If a "profile may provide more than one schema, and the schemas may not necessarily cover the same ground", these various validation procedures must be clearly identifiable such that e.g. a dcat:distribution can point to the identifier for the profile validation that has been run on the dataset in the dct:conformsTo property.

kcoyle · 2018-11-19T23:34:26Z

@smrgeoinfo I agree but I'm not sure that what we're working on will solve that - I don't know of any vocabulary that would tell you, of the various documents, vocabularies, validation files in a profile exactly WHAT they represent in terms of content. The only useful file relationship that I'm aware of is the dct:hasFormat that I suggested in this comment, which basically means "same exact data, different format" and which often means that the data is a different output format from the same software. My gut feeling is that if you have any validation files that are not output from the same process you cannot guarantee that they contain exactly the same data unless you run a test suite that compares outputs from the same instance data.

BTW, there is such a test suite applied to SHACL and ShEx, and there are a very small number of differences. There also is a way to translate between SHACL and ShEx, AFAIK. But if you develop the validation files independently, I wouldn't place a bet on the results being the same.

smrgeoinfo · 2018-11-19T23:47:15Z

Seems like what is needed is an identifier for a resourceDescriptor (whatever that ends up being named) that you can use as the value for dct:conformsTo.

nicholascar · 2018-11-20T00:37:08Z

Careful all: a starting assumption here is that it is the Profile that is being conformed to, not a part thereof. This is so a Profile can have guidance docs etc, as well as validator files. If we ID the validator file and people conformsTo to that, I think we've breached a concpetual contract like identifying a Dataset by one of its Distribution URIs.

Unless we work out specialised axiomes to chain a specialised conformsTo to a multi-step thing (X conformsTo Y, Y part of some Profile Z with some Role A).

kcoyle · 2018-11-20T01:34:38Z

@nicholascar Remember that anyone can say anything about anything (and they probably will). I hope that profile resources/objects will have identifiers, because if they don't they'll be blank nodes (/me making the 'go away vampire' sign).

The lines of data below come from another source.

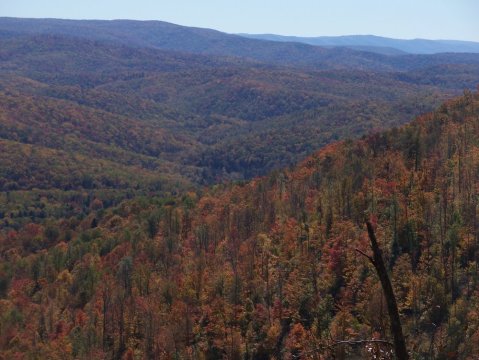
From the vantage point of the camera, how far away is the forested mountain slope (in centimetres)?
6166

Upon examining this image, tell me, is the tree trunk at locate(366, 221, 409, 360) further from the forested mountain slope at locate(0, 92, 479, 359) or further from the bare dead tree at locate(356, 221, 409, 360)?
the forested mountain slope at locate(0, 92, 479, 359)

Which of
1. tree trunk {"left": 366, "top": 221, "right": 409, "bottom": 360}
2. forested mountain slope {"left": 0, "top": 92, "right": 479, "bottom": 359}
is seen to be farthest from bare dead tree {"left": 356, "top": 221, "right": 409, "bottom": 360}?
forested mountain slope {"left": 0, "top": 92, "right": 479, "bottom": 359}

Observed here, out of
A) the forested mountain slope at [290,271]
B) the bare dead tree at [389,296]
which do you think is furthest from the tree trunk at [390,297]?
the forested mountain slope at [290,271]

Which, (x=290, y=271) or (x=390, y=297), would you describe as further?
(x=290, y=271)

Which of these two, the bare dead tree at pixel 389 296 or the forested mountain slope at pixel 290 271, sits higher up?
the bare dead tree at pixel 389 296

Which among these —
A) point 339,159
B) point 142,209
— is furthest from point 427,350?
point 142,209

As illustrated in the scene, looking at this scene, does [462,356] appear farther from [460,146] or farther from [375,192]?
[460,146]

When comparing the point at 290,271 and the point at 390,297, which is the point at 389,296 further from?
the point at 290,271

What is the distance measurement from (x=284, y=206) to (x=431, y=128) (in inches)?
1599

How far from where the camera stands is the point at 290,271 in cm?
8150

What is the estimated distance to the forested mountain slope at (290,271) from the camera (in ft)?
202

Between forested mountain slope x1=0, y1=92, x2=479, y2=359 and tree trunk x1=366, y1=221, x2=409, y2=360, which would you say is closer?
tree trunk x1=366, y1=221, x2=409, y2=360

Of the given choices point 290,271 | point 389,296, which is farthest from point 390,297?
point 290,271

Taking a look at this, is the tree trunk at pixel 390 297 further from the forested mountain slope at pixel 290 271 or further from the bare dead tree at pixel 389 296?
the forested mountain slope at pixel 290 271
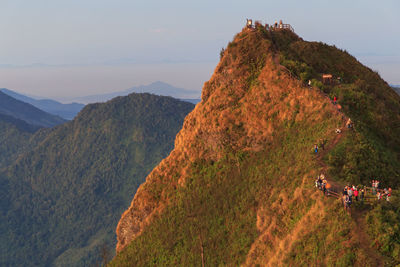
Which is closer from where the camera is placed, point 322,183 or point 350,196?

Also, I want people to be able to say things about them, like who created them, what version they are, etc.

dct:conformsTo has no domain and therefore the subject is of type rdf:Resource. If the desire is to limit conformance to profiles, such that

profileA  
      rdf:type prof:Profile ;  
      ex:conformsTo standardX .

then you'll need a prof:conformsTo that has a domain of prof:Profile.

That said, you can write rules for your required usage within your community and you can test for following those rules. But the vocabulary allow all defined uses of dct:conformsTo.

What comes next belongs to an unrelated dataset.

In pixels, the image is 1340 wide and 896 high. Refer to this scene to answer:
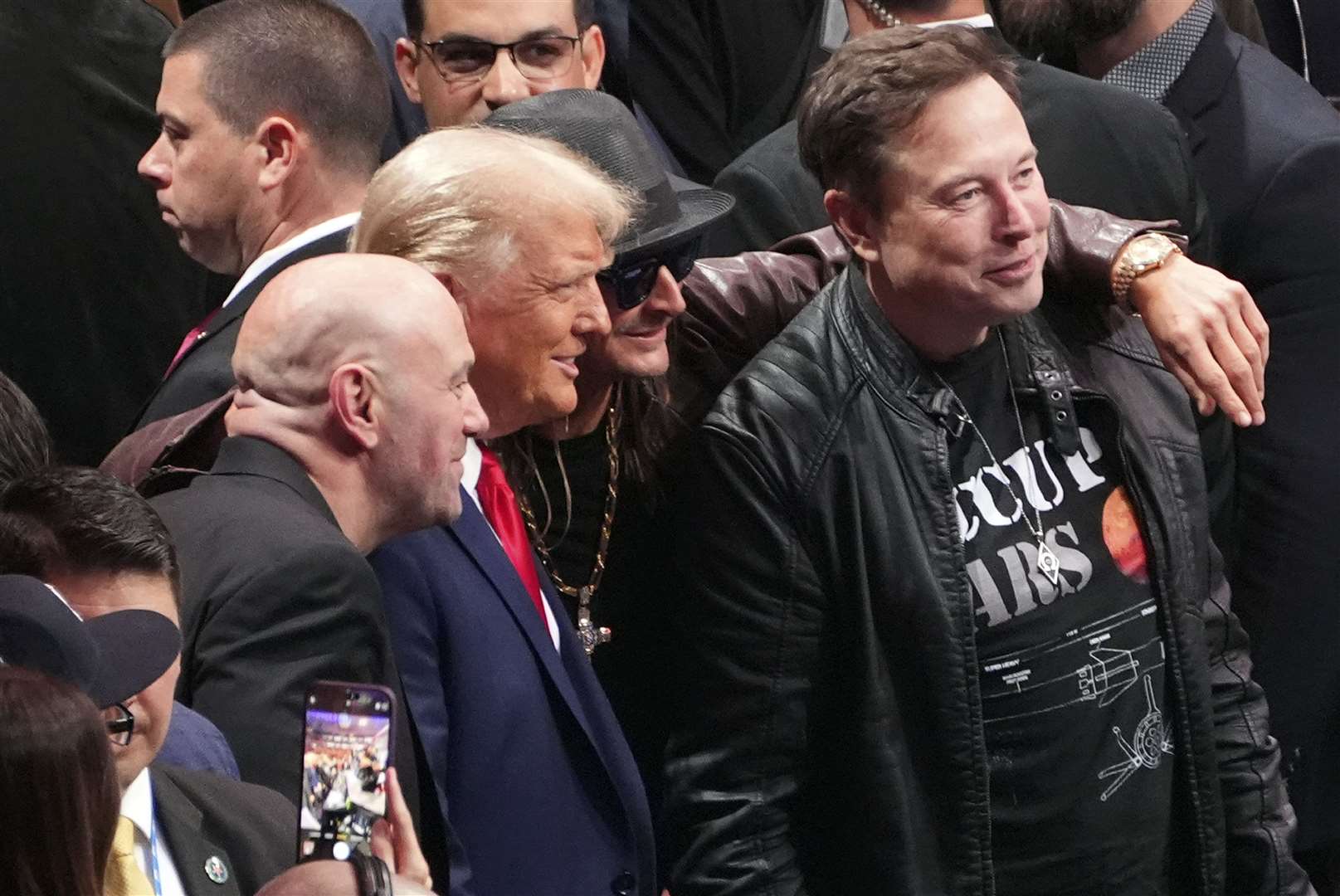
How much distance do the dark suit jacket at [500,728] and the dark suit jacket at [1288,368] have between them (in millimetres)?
1722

kcoyle · 2018-11-20T02:35:02Z

@nicholascar I just noticed that "dct:conformsTo" is listed in the Profiles Ontology document under 7.5 Class Resource Descriptor. Isn't that the opposite of what you say above?

aisaac · 2018-11-20T09:10:53Z

I'm not sure I understand the link between identifiers, conformsTo and the original wording of the requirement, or @jpullmann 's rewording. This goes in solution space, no?

My take is that the requirement is about expressing that a profile can serve the validation of data. That the profile contributes to such validation goal by providing specifications for validation rules, expressed in various (computer or human-readable) languages.
The requirement then observes that this validation may happen at different levels and to different extents (this is what @jpullmann calls 'types' if I understand it right), considering that the languages to express validation rules have different scopes and expressivity levels.

Is it something we can agree on?

smrgeoinfo · 2018-11-20T22:20:14Z

Careful all: a starting assumption here is that it is the Profile that is being conformed to, not a part thereof. This is so a Profile can have guidance docs etc, as well as validator files.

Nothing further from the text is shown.